*課題一覧*.
1: 次の(a)〜(c)が旅日記の内容と合っているかを、それぞれ「はい」か「いいえ」で答え、判断の根拠となる本文の語句をそのまま引用せよ。
(a) 称名寺には赤い反橋がある。
(b) 神奈川県立金沢文庫は通常17時まで開館する。
(c) 新杉田を出るとき、目的地はひとつに決まっていた。
2: 旅日記のうち「新杉田を出たときは、目的地を」を含む語句で始まり「薄れ、葉擦れが前に出てきた。」で終わる部分を、「潮風」を「海風」に置き換えて書き直せ。

LoqiRoam · 旅日記
港のざわめきから、寺の静けさへ
新杉田公園の小さな自然から臨海部、富岡の丘、称名寺と金沢文庫を経て八景島へ。場所ごとに変わる音の景色をたどった。
新杉田を出たときは、目的地をひとつに決めていなかった。まず公園で、駅の近くにもミツバチを育て、はちみつを地域につないでいる小さな営みがあることを知った。そこから臨海部へ向かうと、草地と築山の向こうに海がひらけ、潮風と工場の気配が重なった。富岡総合公園の坂では、景色だけでなく音の高さまで変わった。称名寺の池と反橋の前では歩みがゆっくりになり、金沢文庫では古書や仏像を見ながら、物音の少ない部屋に過去の時間が残っているように感じた。最後は八景島へ戻った。歓声も船の音も風にほどけていて、静かな旅だったというより、静けさにはいくつもの種類があると気づいた一日だった。
この旅の足跡
- 新杉田公園には園内で育てるミツバチと、採蜜したはちみつを使う地域の取り組みがある。駅の近くなのに、最初に聞こえたのは羽音を想像する静けさだった。
- 杉田臨海緑地は海に接し、草地広場や築山のベンチから潮風を受けられる。工場の輪郭を眺めながら、風の音が思ったより近いことに驚いた。
- 富岡総合公園は旧軍用地の記憶を持ち、桜並木や梅林のある斜面緑地が残る。坂を上ると港の音が薄れ、葉擦れが前に出てきた。
- 称名寺には復元された浄土庭園と池、赤い反橋があり、裏山には眺望の道も続く。水面の気配に合わせて、歩く速度まで自然に落ちた。
- 神奈川県立金沢文庫は鎌倉時代を中心に仏像や古書、古文書を展示し、通常は16時30分まで開館する。展示室を出ても、過去の時間だけが残響のように続いた。
- 八景島シーパラダイスは水族館や遊覧船を備えた海と島の施設で、開島時間外は入島できない。遠くの歓声と船の音が風にほどけ、完全な静寂ではない終着になった。

*データ*.
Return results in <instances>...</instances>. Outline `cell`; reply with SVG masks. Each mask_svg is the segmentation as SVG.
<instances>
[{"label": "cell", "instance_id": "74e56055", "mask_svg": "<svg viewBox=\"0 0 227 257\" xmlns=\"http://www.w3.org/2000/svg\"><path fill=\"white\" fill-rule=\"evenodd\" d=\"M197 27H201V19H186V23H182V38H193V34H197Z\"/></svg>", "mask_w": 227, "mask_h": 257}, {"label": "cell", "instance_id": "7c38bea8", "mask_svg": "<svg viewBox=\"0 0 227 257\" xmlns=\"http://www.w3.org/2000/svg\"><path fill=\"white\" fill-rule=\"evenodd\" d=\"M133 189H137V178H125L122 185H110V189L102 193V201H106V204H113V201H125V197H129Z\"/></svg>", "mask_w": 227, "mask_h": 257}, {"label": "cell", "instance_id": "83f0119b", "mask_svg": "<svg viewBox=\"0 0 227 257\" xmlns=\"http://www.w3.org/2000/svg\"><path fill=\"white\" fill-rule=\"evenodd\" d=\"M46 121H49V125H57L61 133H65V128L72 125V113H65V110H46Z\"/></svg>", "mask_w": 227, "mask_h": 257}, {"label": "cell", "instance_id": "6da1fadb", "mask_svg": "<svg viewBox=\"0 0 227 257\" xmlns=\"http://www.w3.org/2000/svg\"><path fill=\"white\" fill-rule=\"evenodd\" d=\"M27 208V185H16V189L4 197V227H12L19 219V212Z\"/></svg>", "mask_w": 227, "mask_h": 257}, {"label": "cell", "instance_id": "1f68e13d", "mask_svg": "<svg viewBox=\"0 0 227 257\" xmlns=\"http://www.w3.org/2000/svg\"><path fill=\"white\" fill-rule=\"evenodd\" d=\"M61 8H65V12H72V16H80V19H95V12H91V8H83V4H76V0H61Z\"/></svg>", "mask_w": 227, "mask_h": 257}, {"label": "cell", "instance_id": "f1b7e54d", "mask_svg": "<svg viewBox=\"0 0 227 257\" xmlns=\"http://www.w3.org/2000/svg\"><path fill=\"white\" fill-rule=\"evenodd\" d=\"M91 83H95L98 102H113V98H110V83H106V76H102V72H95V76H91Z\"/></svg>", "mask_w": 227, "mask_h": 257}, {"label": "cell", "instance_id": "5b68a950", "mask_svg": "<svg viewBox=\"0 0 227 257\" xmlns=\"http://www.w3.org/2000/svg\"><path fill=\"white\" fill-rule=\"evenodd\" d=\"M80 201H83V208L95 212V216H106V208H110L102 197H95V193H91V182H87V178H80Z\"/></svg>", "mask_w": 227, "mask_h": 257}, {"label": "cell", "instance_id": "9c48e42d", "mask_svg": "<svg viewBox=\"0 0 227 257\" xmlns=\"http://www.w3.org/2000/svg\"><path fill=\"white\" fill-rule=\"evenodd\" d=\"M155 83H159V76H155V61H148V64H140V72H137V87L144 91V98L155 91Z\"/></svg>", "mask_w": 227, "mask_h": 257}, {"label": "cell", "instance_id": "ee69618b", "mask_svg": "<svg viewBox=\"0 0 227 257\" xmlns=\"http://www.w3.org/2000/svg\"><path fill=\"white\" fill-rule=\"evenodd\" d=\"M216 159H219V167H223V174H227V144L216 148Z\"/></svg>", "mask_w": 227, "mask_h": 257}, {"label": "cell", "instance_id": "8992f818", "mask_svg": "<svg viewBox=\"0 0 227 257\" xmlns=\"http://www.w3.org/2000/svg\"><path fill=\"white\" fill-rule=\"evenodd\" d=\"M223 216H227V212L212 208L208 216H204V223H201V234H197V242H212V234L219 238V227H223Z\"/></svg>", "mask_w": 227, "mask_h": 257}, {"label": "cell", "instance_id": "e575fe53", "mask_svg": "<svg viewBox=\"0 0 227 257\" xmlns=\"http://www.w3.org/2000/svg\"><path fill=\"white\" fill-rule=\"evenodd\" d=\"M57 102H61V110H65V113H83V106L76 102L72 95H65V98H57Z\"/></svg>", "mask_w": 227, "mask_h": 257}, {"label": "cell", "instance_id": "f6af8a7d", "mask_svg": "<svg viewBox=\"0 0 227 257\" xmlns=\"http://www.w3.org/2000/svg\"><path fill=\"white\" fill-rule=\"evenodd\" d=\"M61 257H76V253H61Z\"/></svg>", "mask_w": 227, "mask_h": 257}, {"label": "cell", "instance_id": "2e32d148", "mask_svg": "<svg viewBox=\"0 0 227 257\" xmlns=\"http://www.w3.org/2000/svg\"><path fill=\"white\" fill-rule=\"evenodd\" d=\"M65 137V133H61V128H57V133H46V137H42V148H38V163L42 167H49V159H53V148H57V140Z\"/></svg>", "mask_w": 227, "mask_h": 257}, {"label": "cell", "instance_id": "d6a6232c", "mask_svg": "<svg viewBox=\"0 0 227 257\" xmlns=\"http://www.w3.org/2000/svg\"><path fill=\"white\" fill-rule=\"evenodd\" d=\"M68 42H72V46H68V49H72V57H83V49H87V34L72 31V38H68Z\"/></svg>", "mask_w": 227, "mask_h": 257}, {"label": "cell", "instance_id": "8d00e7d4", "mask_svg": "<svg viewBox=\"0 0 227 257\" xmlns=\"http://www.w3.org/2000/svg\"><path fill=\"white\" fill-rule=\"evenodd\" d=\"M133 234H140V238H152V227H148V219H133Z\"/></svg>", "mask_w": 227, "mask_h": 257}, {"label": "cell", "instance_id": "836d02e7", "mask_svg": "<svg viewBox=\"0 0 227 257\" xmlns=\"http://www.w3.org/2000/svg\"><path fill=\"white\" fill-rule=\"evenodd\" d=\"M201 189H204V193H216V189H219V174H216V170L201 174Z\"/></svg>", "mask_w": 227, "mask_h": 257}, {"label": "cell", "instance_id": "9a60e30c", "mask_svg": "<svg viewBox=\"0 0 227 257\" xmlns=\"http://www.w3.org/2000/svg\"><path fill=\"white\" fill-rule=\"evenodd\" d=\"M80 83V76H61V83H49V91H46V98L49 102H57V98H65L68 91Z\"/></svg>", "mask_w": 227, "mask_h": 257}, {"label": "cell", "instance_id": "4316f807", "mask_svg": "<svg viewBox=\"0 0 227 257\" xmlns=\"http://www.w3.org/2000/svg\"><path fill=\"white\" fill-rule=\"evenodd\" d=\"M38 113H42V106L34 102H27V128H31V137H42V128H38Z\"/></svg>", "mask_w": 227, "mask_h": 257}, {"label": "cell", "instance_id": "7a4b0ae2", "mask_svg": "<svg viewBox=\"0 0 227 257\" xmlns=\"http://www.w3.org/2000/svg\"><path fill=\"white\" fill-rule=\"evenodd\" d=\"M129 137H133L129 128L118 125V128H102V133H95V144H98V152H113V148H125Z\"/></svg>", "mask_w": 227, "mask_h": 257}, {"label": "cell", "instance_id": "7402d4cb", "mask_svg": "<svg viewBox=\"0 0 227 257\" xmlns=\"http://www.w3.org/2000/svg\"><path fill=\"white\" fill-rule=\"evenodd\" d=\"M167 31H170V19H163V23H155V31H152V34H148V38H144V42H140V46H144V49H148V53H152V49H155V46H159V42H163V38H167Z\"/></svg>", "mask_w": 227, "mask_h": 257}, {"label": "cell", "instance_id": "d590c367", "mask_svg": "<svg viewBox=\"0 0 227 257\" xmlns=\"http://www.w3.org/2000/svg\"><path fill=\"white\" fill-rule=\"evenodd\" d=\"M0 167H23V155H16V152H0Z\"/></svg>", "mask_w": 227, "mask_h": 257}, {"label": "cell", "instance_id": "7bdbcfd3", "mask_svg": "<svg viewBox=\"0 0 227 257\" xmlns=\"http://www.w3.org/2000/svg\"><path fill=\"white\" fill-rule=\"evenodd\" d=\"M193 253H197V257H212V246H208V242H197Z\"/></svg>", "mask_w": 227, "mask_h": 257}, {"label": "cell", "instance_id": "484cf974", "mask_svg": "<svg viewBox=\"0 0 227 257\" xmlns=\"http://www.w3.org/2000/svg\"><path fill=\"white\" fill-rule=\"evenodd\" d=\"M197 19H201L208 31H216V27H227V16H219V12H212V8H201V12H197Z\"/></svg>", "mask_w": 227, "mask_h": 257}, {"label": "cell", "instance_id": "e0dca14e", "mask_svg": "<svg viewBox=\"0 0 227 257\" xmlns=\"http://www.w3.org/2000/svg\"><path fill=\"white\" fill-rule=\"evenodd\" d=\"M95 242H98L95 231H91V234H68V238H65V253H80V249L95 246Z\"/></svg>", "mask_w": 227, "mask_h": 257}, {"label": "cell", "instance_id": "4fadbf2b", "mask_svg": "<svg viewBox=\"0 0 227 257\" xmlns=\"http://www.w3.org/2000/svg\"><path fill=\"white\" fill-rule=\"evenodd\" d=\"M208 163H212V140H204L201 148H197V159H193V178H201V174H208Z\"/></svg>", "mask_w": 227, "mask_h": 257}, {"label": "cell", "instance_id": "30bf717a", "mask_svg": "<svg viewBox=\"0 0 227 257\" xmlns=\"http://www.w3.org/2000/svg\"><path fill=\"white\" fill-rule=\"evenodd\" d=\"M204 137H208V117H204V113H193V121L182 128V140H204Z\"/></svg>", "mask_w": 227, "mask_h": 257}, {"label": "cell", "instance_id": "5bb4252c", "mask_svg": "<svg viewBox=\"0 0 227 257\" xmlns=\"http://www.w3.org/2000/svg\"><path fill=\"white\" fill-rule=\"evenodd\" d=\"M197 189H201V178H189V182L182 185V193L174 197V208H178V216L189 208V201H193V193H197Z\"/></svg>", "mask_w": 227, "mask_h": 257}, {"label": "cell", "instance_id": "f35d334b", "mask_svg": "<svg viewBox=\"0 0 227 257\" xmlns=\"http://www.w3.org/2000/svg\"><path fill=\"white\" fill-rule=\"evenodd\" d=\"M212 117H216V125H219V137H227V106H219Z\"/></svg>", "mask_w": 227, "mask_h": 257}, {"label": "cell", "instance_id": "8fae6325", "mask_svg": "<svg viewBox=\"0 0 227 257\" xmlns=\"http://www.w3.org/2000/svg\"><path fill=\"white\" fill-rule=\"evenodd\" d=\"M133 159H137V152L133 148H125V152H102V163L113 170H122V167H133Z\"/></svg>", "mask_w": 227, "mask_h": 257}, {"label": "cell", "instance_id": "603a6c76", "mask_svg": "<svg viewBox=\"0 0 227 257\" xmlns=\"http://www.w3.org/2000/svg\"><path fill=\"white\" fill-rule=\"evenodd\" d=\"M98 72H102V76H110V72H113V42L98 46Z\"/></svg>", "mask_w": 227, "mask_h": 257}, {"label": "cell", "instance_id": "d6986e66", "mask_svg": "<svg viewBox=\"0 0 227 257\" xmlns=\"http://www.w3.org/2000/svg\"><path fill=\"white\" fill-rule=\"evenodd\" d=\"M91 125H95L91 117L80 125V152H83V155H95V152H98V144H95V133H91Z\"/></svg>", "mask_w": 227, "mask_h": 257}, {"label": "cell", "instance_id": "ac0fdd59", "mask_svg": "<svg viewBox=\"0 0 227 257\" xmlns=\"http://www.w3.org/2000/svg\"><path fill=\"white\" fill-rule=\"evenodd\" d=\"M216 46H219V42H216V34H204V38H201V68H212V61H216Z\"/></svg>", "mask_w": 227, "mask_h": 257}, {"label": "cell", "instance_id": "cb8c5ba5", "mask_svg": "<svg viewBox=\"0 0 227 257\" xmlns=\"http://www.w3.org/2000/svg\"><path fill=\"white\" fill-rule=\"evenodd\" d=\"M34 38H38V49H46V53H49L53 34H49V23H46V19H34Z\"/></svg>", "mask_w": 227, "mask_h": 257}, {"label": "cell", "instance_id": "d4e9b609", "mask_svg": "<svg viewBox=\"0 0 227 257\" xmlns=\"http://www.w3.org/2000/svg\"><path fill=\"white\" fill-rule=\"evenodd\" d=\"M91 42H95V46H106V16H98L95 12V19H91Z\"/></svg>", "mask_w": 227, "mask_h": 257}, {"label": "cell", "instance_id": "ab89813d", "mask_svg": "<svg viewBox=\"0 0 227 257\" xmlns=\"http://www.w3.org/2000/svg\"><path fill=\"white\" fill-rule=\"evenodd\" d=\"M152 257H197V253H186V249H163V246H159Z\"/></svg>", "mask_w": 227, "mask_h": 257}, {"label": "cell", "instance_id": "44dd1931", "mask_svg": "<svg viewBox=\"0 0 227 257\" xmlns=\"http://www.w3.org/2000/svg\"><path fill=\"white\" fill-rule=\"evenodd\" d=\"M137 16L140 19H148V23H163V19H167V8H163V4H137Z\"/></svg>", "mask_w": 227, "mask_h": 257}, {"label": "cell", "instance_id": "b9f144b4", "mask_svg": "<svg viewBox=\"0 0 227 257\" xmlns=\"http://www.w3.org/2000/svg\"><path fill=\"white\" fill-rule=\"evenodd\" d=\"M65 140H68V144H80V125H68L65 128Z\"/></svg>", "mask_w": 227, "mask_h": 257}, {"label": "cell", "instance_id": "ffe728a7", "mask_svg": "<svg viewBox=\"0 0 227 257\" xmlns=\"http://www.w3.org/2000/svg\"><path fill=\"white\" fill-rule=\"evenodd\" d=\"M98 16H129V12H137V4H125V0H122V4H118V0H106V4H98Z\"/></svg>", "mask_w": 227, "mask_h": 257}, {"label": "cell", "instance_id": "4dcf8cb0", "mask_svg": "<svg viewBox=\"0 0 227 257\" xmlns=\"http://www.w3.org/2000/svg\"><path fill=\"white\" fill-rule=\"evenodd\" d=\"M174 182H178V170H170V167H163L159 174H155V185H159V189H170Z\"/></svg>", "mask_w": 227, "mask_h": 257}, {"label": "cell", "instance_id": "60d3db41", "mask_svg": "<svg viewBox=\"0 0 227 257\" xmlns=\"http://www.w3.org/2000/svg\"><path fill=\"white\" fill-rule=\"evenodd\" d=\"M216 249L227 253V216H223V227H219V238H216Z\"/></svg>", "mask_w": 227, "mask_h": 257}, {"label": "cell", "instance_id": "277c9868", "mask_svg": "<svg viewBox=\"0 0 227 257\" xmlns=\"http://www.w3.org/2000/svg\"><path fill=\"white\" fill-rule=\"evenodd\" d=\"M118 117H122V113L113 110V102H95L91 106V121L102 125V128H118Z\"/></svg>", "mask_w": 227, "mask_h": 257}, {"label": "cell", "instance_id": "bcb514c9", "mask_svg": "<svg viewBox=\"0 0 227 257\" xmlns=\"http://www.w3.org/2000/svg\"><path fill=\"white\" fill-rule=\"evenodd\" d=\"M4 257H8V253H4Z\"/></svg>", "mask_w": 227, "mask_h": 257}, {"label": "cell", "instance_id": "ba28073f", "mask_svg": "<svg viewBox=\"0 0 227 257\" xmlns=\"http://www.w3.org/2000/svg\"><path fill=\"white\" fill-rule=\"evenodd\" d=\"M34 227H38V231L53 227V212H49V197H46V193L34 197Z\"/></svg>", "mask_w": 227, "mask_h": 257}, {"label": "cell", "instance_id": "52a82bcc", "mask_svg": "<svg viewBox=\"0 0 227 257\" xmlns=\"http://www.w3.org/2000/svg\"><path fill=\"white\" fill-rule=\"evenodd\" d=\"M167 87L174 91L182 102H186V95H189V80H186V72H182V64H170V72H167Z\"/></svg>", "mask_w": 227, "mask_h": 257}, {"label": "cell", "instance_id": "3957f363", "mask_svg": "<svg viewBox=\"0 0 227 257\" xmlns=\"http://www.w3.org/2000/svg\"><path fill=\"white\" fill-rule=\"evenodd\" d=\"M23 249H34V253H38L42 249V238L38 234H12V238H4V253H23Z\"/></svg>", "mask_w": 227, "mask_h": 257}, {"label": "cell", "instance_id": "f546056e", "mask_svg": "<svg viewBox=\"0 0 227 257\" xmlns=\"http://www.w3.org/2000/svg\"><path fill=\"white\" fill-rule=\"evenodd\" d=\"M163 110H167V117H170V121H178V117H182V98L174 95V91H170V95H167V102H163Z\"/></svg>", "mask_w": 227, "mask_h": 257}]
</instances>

*課題の解答*.
1:
(a) はい。「赤い反橋があり」
(b) いいえ。「通常は16時30分まで開館する」
(c) いいえ。「目的地をひとつに決めていなかった」

2:
新杉田を出たときは、目的地をひとつに決めていなかった。まず公園で、駅の近くにもミツバチを育て、はちみつを地域につないでいる小さな営みがあることを知った。そこから臨海部へ向かうと、草地と築山の向こうに海がひらけ、海風と工場の気配が重なった。富岡総合公園の坂では、景色だけでなく音の高さまで変わった。称名寺の池と反橋の前では歩みがゆっくりになり、金沢文庫では古書や仏像を見ながら、物音の少ない部屋に過去の時間が残っているように感じた。最後は八景島へ戻った。歓声も船の音も風にほどけていて、静かな旅だったというより、静けさにはいくつもの種類があると気づいた一日だった。
この旅の足跡
- 新杉田公園には園内で育てるミツバチと、採蜜したはちみつを使う地域の取り組みがある。駅の近くなのに、最初に聞こえたのは羽音を想像する静けさだった。
- 杉田臨海緑地は海に接し、草地広場や築山のベンチから海風を受けられる。工場の輪郭を眺めながら、風の音が思ったより近いことに驚いた。
- 富岡総合公園は旧軍用地の記憶を持ち、桜並木や梅林のある斜面緑地が残る。坂を上ると港の音が薄れ、葉擦れが前に出てきた。